- [TASK]: Locate every line in the data below that contains the word "rise", and copy each of those lines in full.

- [Stored data entries]:

════════

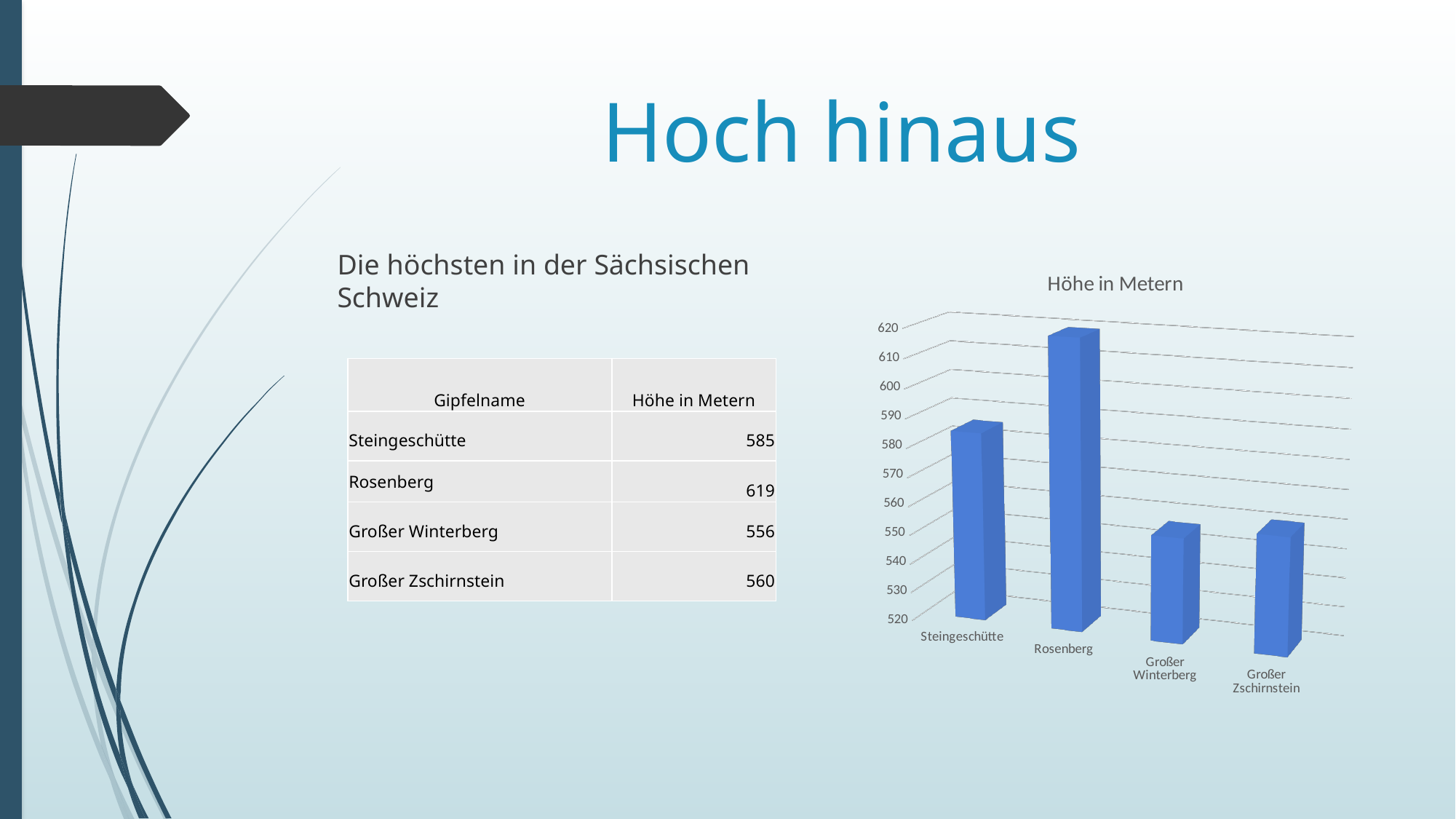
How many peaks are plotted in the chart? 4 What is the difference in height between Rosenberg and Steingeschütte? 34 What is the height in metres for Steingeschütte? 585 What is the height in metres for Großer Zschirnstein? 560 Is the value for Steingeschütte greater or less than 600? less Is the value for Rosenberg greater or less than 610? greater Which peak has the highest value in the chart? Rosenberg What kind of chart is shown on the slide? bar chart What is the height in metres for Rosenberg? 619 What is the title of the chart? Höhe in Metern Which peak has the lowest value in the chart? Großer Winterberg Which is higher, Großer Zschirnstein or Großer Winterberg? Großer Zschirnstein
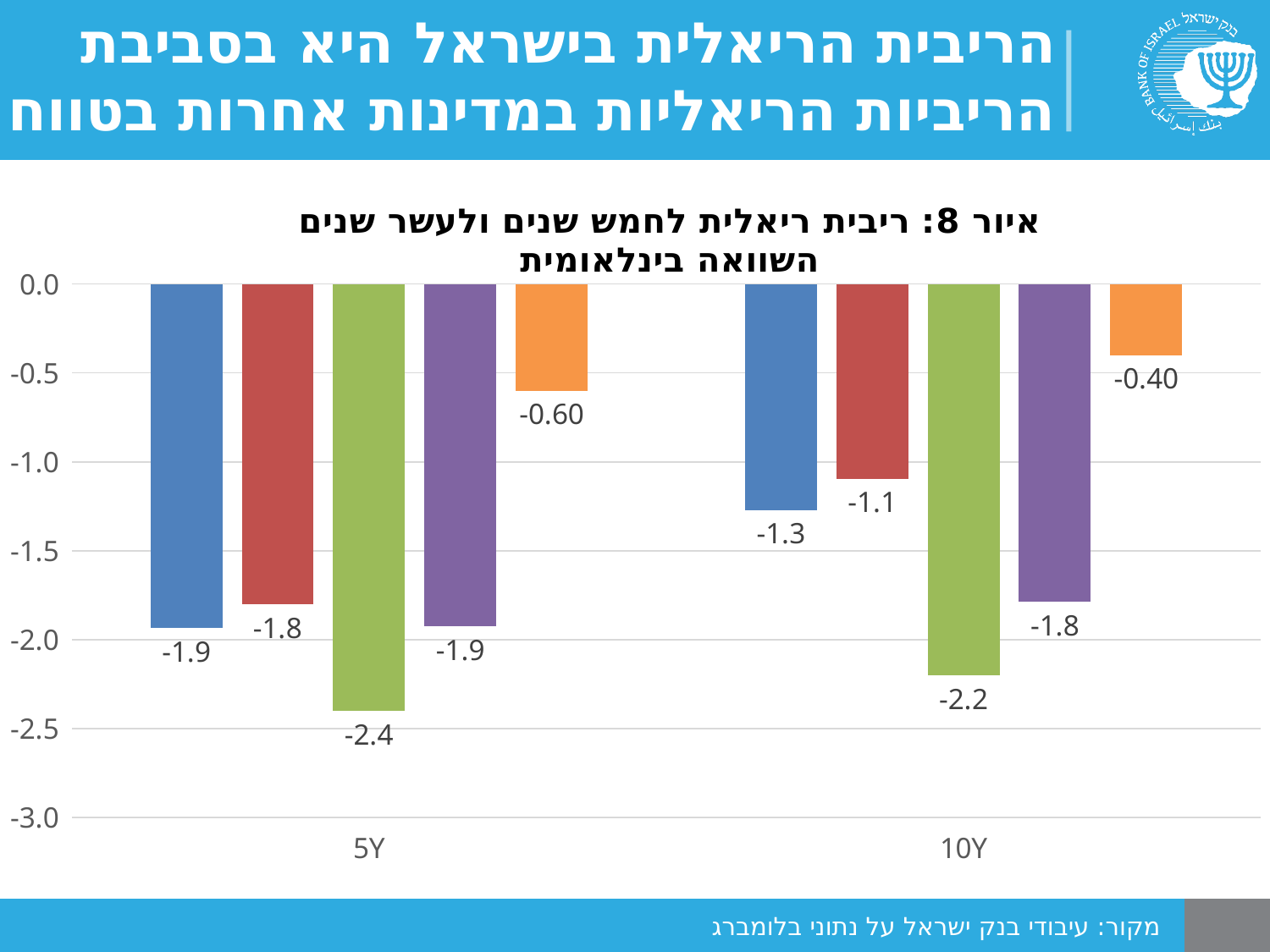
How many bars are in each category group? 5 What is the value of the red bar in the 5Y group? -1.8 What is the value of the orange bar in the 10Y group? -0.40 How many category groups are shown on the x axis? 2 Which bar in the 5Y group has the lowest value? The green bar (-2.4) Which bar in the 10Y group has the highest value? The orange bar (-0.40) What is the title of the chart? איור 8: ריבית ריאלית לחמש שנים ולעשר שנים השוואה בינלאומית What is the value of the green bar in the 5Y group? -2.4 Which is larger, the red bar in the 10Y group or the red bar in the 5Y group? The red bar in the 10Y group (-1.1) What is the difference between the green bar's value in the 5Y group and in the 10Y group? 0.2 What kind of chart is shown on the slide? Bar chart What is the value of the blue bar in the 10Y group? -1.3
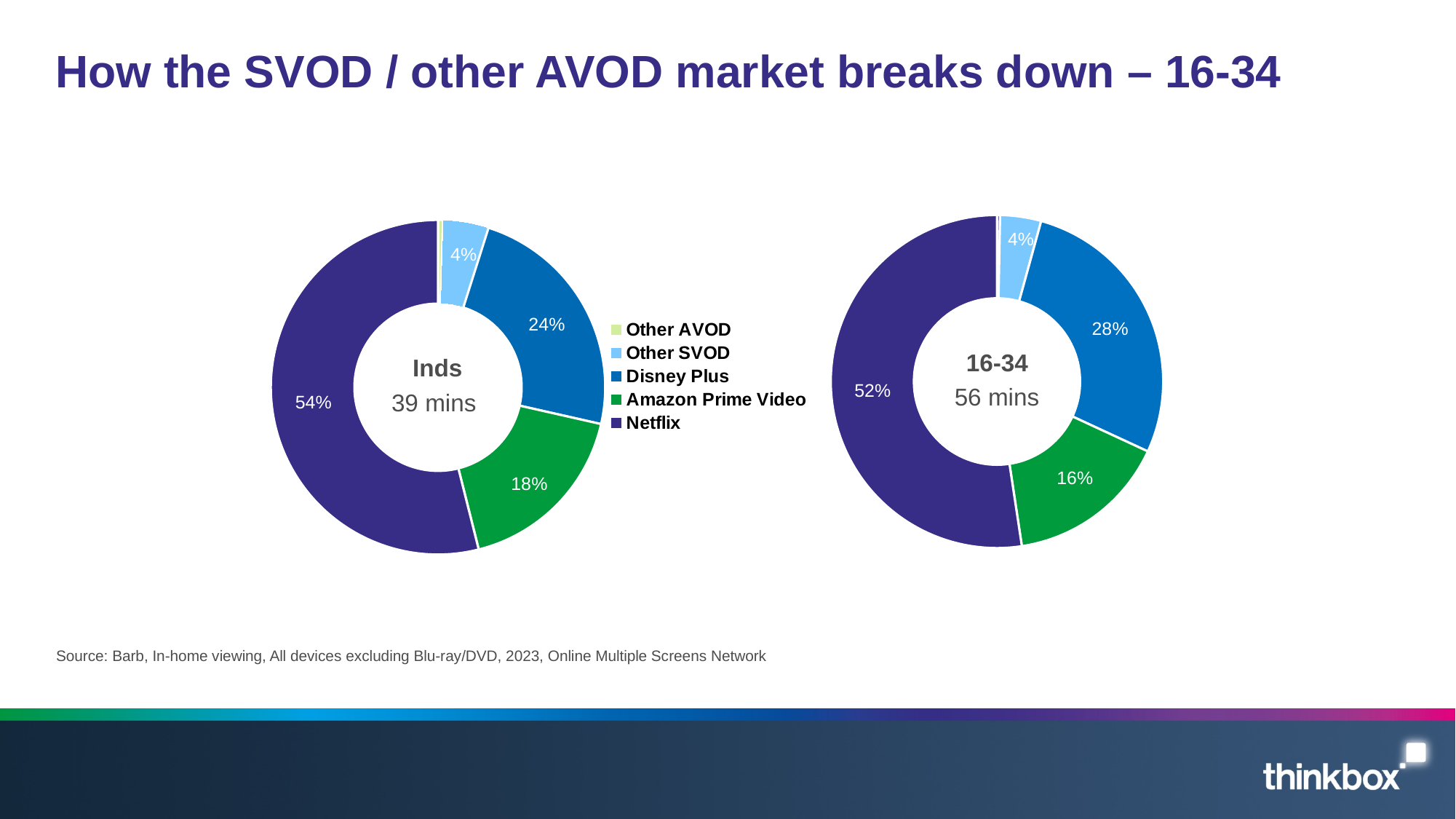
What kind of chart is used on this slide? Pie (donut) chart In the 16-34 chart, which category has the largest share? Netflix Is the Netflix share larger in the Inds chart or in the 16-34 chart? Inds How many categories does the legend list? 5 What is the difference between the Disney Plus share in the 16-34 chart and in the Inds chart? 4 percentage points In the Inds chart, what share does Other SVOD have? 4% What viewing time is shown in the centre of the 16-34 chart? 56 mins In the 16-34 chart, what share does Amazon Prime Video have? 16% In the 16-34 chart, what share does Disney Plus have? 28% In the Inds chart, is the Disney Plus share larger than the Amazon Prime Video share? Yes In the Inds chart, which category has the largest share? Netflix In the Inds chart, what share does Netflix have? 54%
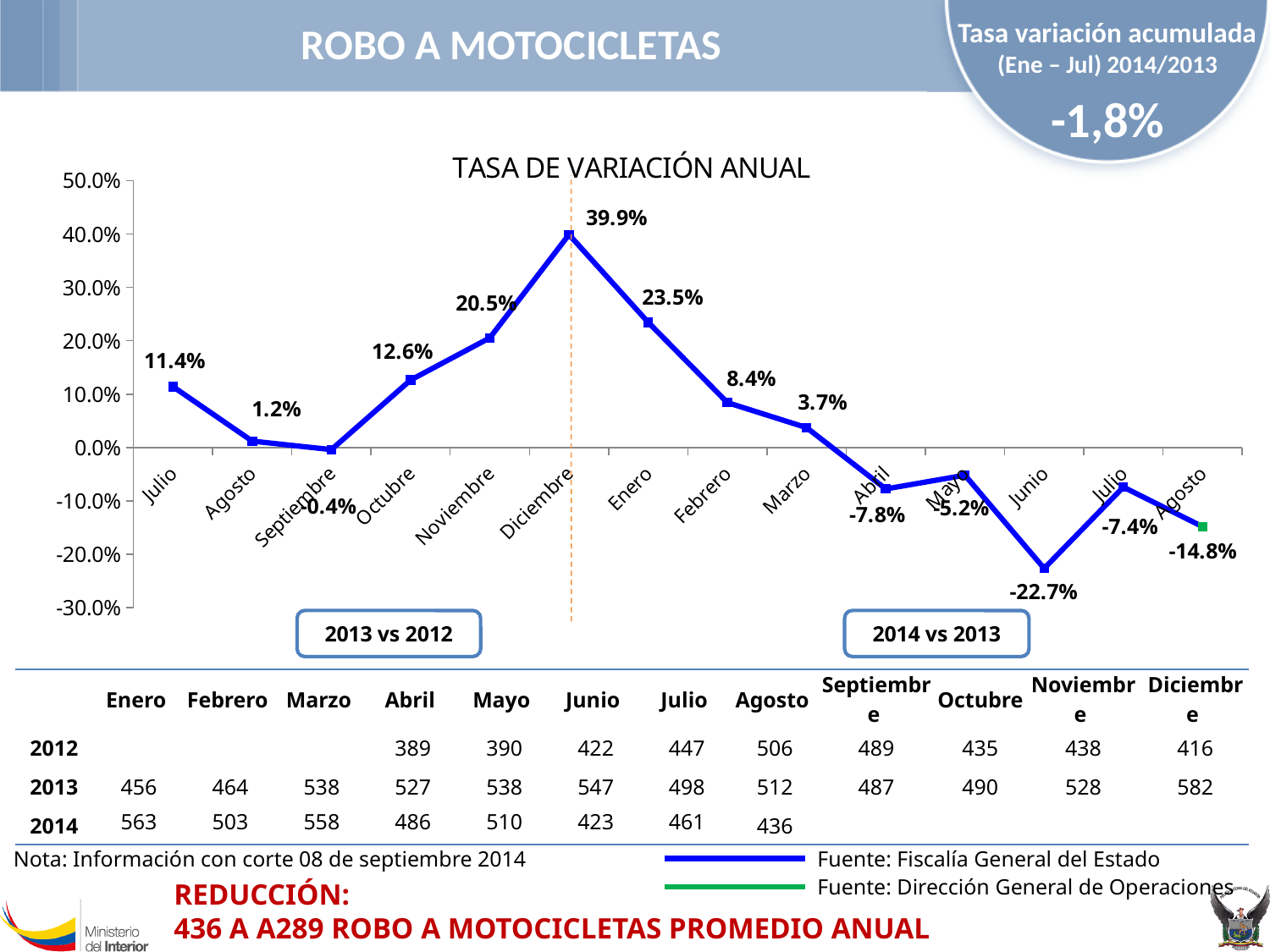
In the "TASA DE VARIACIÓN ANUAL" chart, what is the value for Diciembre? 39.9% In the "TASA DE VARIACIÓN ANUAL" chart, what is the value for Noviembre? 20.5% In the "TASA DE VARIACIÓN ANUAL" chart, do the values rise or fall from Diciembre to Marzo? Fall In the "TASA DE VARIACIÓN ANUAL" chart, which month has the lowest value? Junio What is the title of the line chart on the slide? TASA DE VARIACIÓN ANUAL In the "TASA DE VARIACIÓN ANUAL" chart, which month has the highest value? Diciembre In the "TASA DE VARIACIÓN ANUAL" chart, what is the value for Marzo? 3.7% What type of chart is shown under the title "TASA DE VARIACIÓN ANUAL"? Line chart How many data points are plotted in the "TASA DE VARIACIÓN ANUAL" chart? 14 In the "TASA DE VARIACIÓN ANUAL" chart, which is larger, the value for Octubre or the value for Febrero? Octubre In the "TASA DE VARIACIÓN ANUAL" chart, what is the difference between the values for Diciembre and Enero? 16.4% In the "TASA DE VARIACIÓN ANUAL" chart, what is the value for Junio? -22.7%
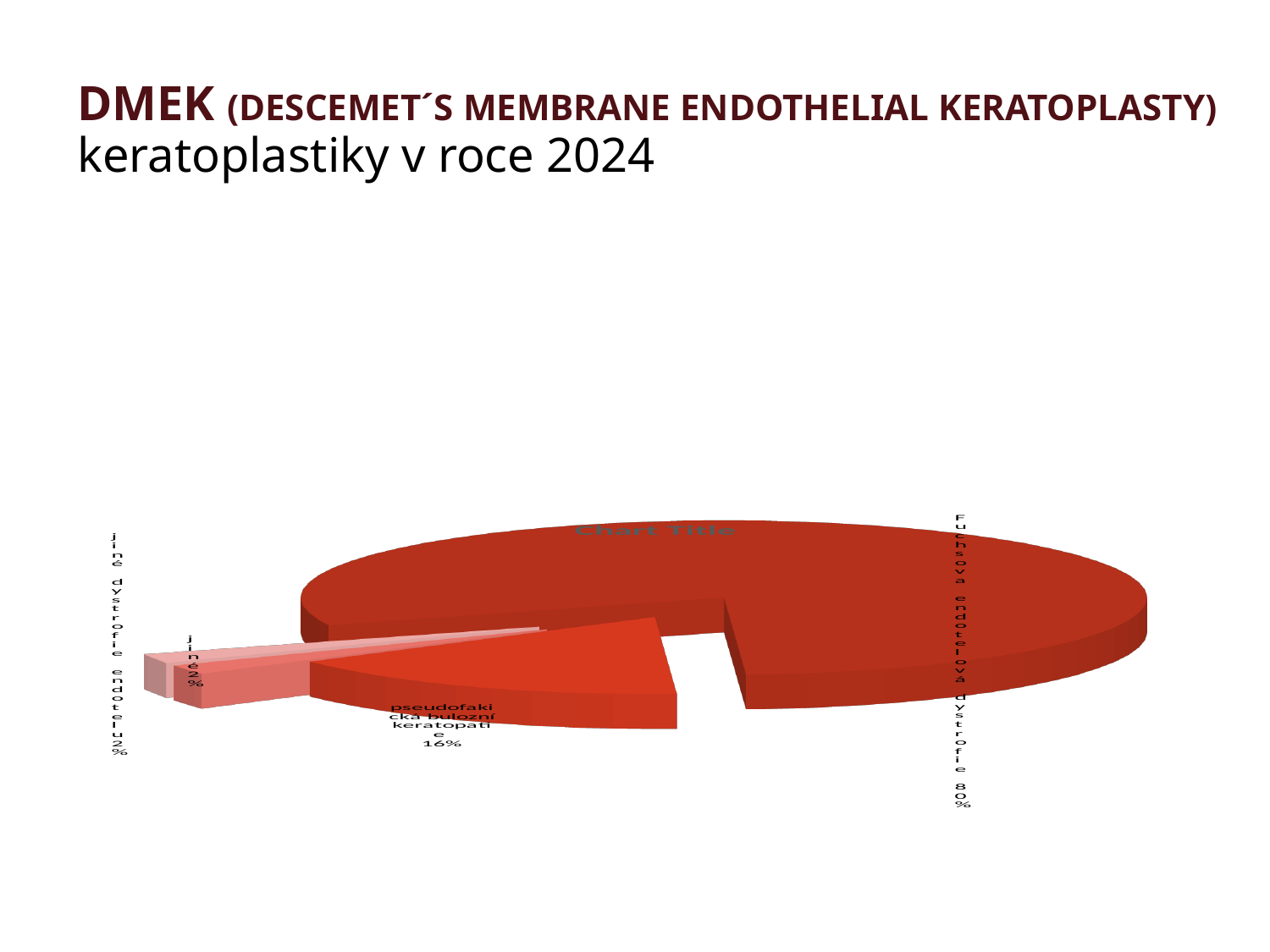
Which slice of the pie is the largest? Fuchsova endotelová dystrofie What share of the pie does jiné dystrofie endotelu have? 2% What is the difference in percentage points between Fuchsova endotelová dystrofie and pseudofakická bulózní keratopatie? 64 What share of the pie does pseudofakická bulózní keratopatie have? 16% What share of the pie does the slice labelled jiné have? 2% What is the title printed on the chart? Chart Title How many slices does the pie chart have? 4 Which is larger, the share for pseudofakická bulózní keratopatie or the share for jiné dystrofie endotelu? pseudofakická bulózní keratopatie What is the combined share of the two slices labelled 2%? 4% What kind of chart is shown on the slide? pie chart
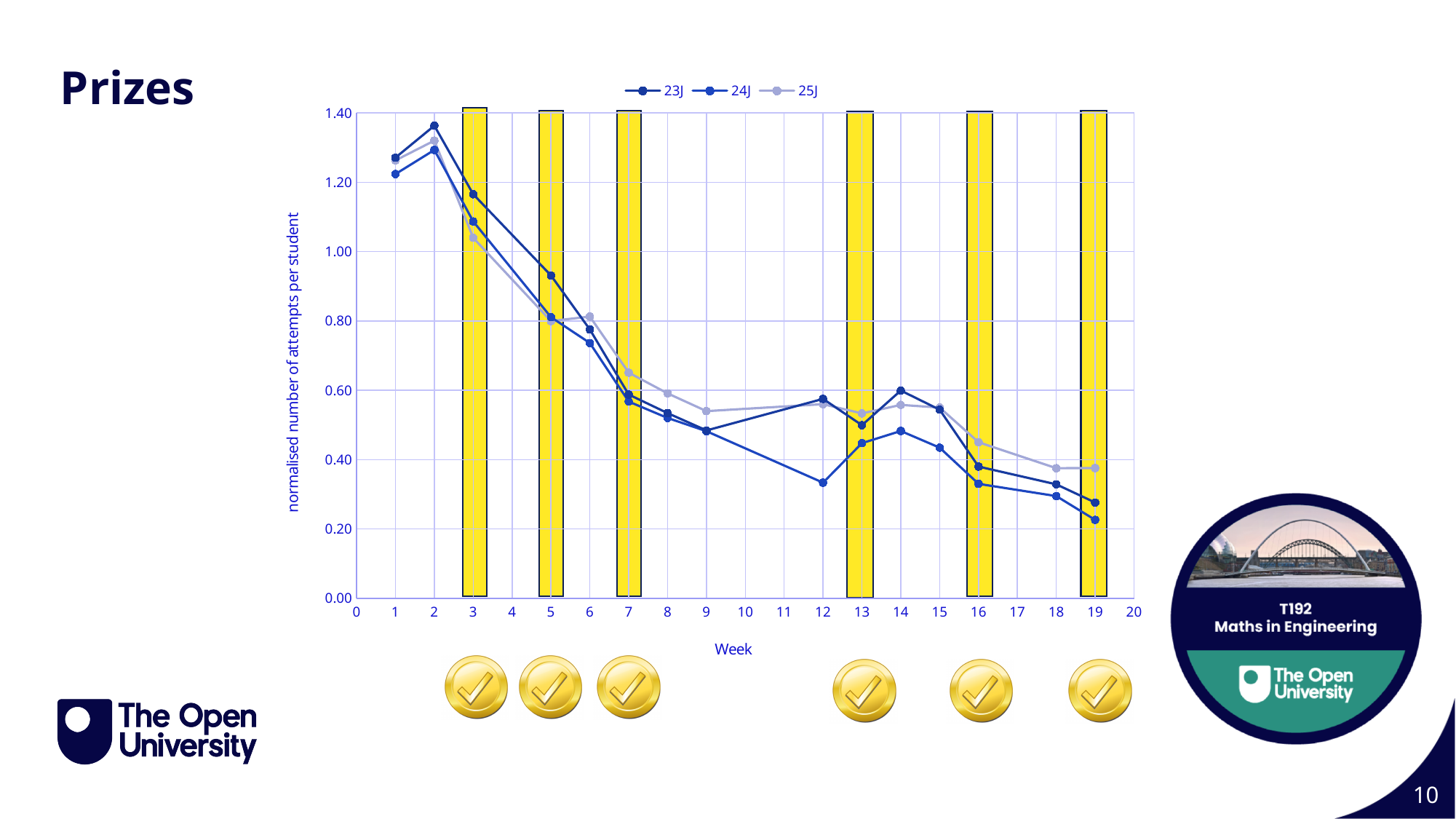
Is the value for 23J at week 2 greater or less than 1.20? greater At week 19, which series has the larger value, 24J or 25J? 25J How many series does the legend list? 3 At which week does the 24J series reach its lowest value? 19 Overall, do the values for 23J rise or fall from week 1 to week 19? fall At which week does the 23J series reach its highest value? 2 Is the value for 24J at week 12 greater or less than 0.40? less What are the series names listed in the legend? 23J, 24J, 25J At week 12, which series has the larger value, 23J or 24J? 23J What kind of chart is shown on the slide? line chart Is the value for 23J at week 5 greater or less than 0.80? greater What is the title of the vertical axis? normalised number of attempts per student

════════

- [WRITTEN RESPONSE]:
In the "TASA DE VARIACIÓN ANUAL" chart, what is the value for Diciembre? 39.9% In the "TASA DE VARIACIÓN ANUAL" chart, what is the value for Noviembre? 20.5% In the "TASA DE VARIACIÓN ANUAL" chart, do the values rise or fall from Diciembre to Marzo? Fall In the "TASA DE VARIACIÓN ANUAL" chart, which month has the lowest value? Junio What is the title of the line chart on the slide? TASA DE VARIACIÓN ANUAL In the "TASA DE VARIACIÓN ANUAL" chart, which month has the highest value? Diciembre In the "TASA DE VARIACIÓN ANUAL" chart, what is the value for Marzo? 3.7% What type of chart is shown under the title "TASA DE VARIACIÓN ANUAL"? Line chart How many data points are plotted in the "TASA DE VARIACIÓN ANUAL" chart? 14 In the "TASA DE VARIACIÓN ANUAL" chart, which is larger, the value for Octubre or the value for Febrero? Octubre In the "TASA DE VARIACIÓN ANUAL" chart, what is the difference between the values for Diciembre and Enero? 16.4% In the "TASA DE VARIACIÓN ANUAL" chart, what is the value for Junio? -22.7%
Is the value for 23J at week 2 greater or less than 1.20? greater At week 19, which series has the larger value, 24J or 25J? 25J How many series does the legend list? 3 At which week does the 24J series reach its lowest value? 19 Overall, do the values for 23J rise or fall from week 1 to week 19? fall At which week does the 23J series reach its highest value? 2 Is the value for 24J at week 12 greater or less than 0.40? less What are the series names listed in the legend? 23J, 24J, 25J At week 12, which series has the larger value, 23J or 24J? 23J What kind of chart is shown on the slide? line chart Is the value for 23J at week 5 greater or less than 0.80? greater What is the title of the vertical axis? normalised number of attempts per student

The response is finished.